EU companies say China units increasingly isolated from HQ by zero-Covid
European corporate leaders are becoming detached from their Chinese operations and less tolerant of Beijing’s diktats as business confidence plummets in the world’s biggest consumer market and factory floor.
The warning from the EU Chamber of Commerce in China comes as strict border closures, which have persisted for more than two years under President Xi Jinping’s stringent zero-Covid policy, extend into the third year.
“China operations are becoming increasingly isolated due to China-based staff, both foreign and Chinese, being unable to travel to European headquarters for information exchanges, networking, training and the sharing of expertise,” the chamber said in a report released Monday.
“Senior decision-makers from HQ are also being deprived of first-hand China experience, which is resulting in less understanding of — and therefore less tolerance towards — China. The loss of diversity among the workforce in China will also impact innovation.”
The chamber’s warning highlighted the risks of long-term consequences for international business from Xi’s policy of eradicating the virus, with snowballing economic and social costs from snap lockdowns, closed borders and fastidious mass testing.
It also reflected rising fears and greater “attention in boardrooms” over worsening geopolitical tensions stemming from Russia’s invasion of Ukraine. Beijing has refused to join international condemnation of the war and has provided support by bolstering Vladimir Putin’s battered economy.
China’s economy is wobbling on the edge of a rare recession this quarter after its zero-Covid policy forced hundreds of millions of citizens into partial or full lockdowns and caused widespread supply chain disruption.
The EU chamber report, which drew on a flash survey from late April and an earlier survey, said that more than 90 per cent of its respondents were affected by port closures, road freight decreases and the spiralling costs of sea freight.
Almost one-quarter of European companies in China are reviewing their investments.
According to the survey, 23 per cent of the region’s companies are “considering shifting” current or planned investments outside China’s borders.
Seven per cent of European companies operating in China said they were reviewing investments directly because of the war in Ukraine, and one-third believed the market had become less attractive since Moscow’s invasion in February.
But it is not just European companies that are considering decoupling from China and stoking concerns about deglobalisation.
More than a quarter of US manufacturers in China are moving production of their global products out of the country while accelerating localisation of their supply chains inside China, according to a survey published by the American Chamber of Commerce in Shanghai last week.
Nine in 10 US companies across the manufacturing, consumer and services sectors have slashed their revenue forecasts for China this year.
More than three-quarters of the European companies surveyed said that the zero-Covid measures had also diminished China’s attractiveness as an investment destination. Businesses highlighted longstanding grievances such as forced technology transfers, unfavourable treatment compared with Chinese rivals and ambiguous rules and regulations.

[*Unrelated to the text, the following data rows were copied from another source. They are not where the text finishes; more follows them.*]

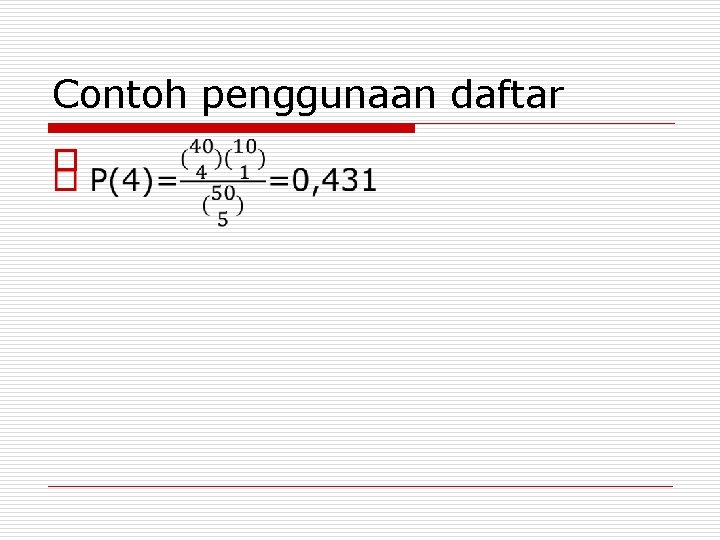 Contoh penggunaan daftar o 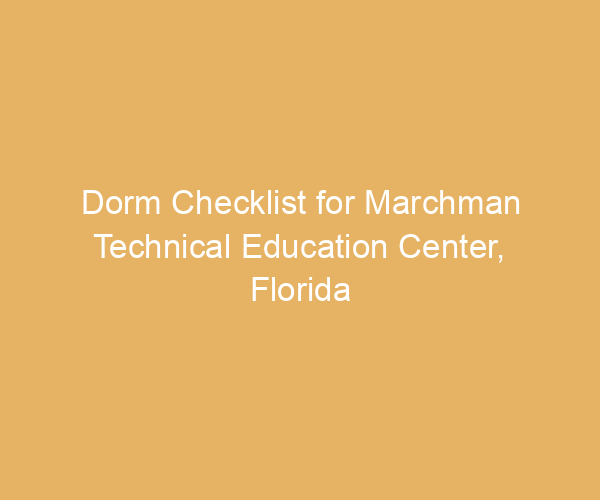 Dorm Checklist for Marchman Technical Education Center,  Florida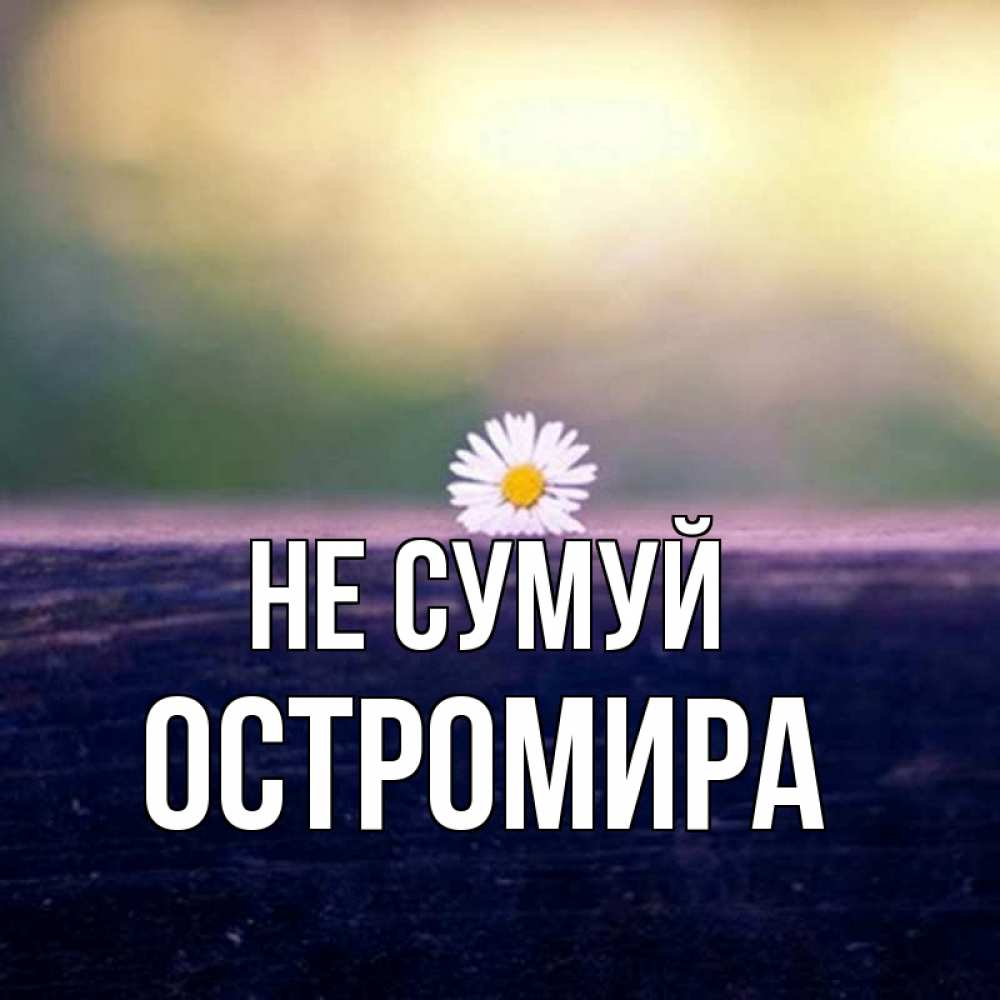 Открытка на каждый день з підписом, Остромира Не сумуй красота Прикольна листівка з побажанням онлайн скачати безкоштовно 
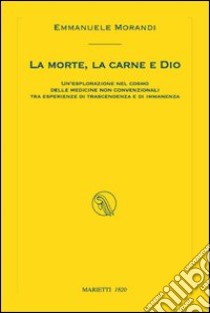 La morte, la carne e Dio. Un'esplorazione nel cosmo delle medicine non convenzionali tra esperienze di trascendenza e di immanenza libro di Morandi Emmanuele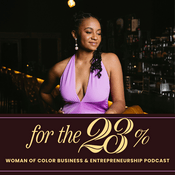Podcast For The 23% The Woman Of Color Business & Entrepreneurship Podcast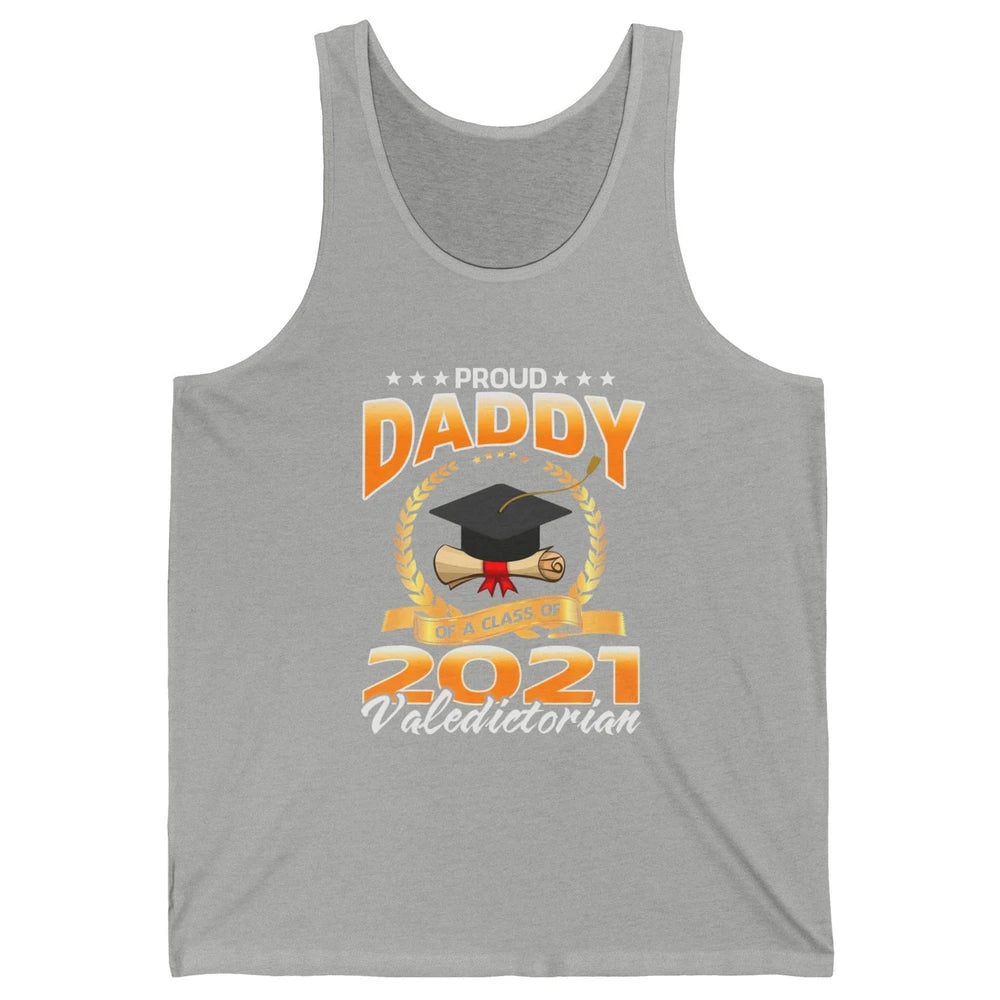 Proud Daddy Of A Class Of 2021 Valedictorian Graduate Gift Unisex Jersey Tank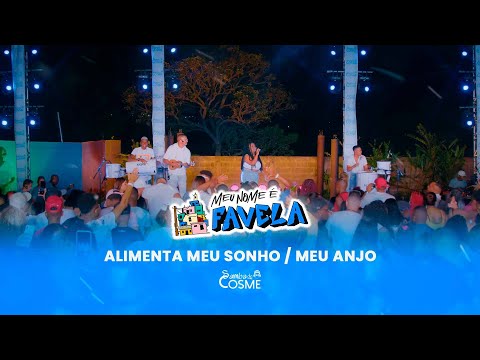 Samba de Cosme - Alimenta Meu Sonho / Meu Anjo (Meu Nome é Favela)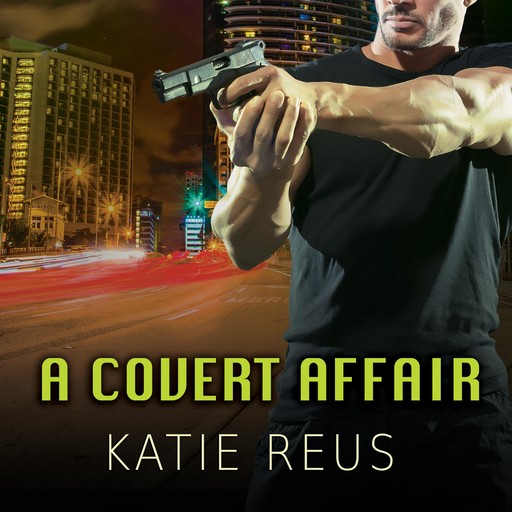 A Covert Affair, Katie Reus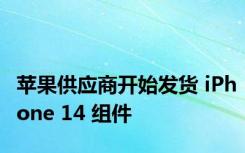 苹果供应商开始发货 iPhone 14 组件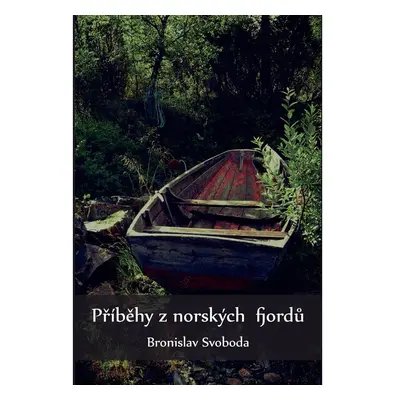 Příběhy z norských fjordů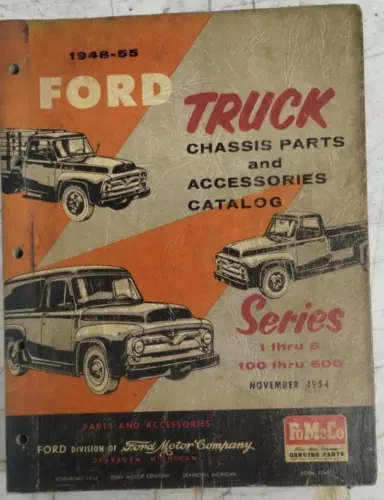 1948-1955 Ford Truck Chassis parts And Accessories Catalog 100-600 Series F1-F6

However, the survey, which was conducted with German consultancy Roland Berger, also illustrated that even after decades of booming growth, some European companies still predicted a “great deal of potential” in the Chinese market.
“The rewards of staying the course and navigating the storm are plain to see,” the report said, pointing out that before the Omicron outbreak and war in Ukraine, about 30 per cent of companies planned to increase their shares in local joint ventures.